**Required work**
Instruction for the data below: set down exactly the lines from the line with "family: Suidae" to the line with "A: Sus scrofa (wild boar).", inclusive, and no others.

□ □ □ □ □

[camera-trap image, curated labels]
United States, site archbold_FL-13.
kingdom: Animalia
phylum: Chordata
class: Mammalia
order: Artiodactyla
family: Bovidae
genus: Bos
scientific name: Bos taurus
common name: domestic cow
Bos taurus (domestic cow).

□ □ □ □ □

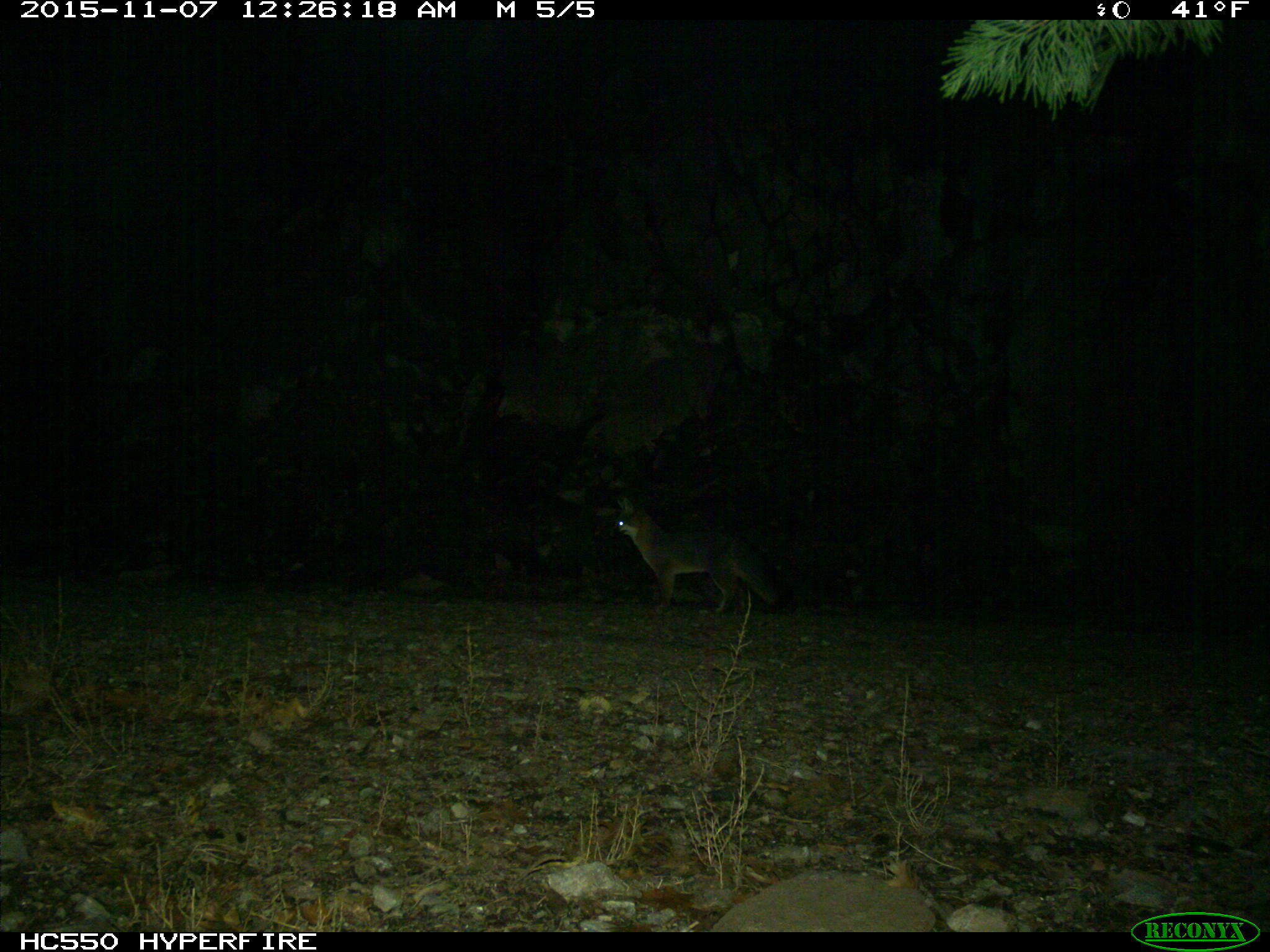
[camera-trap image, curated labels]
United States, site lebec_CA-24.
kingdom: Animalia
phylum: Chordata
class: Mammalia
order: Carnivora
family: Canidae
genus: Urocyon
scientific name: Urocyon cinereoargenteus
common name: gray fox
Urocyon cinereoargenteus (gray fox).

□ □ □ □ □

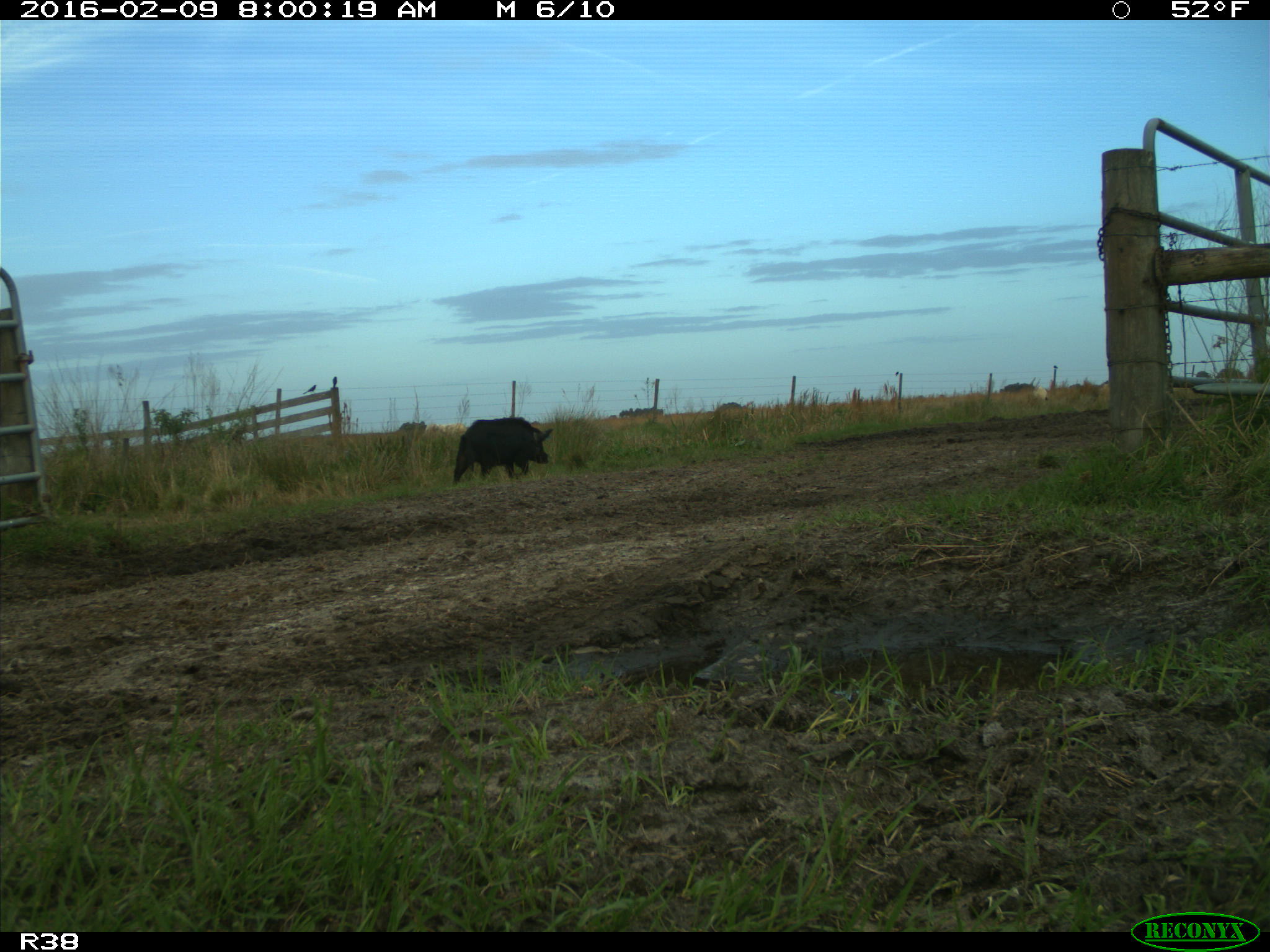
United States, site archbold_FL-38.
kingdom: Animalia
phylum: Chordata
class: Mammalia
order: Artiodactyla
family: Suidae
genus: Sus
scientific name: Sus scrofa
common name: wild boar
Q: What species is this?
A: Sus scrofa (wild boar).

□ □ □ □ □

**Output**
family: Suidae
genus: Sus
scientific name: Sus scrofa
common name: wild boar
Q: What species is this?
A: Sus scrofa (wild boar).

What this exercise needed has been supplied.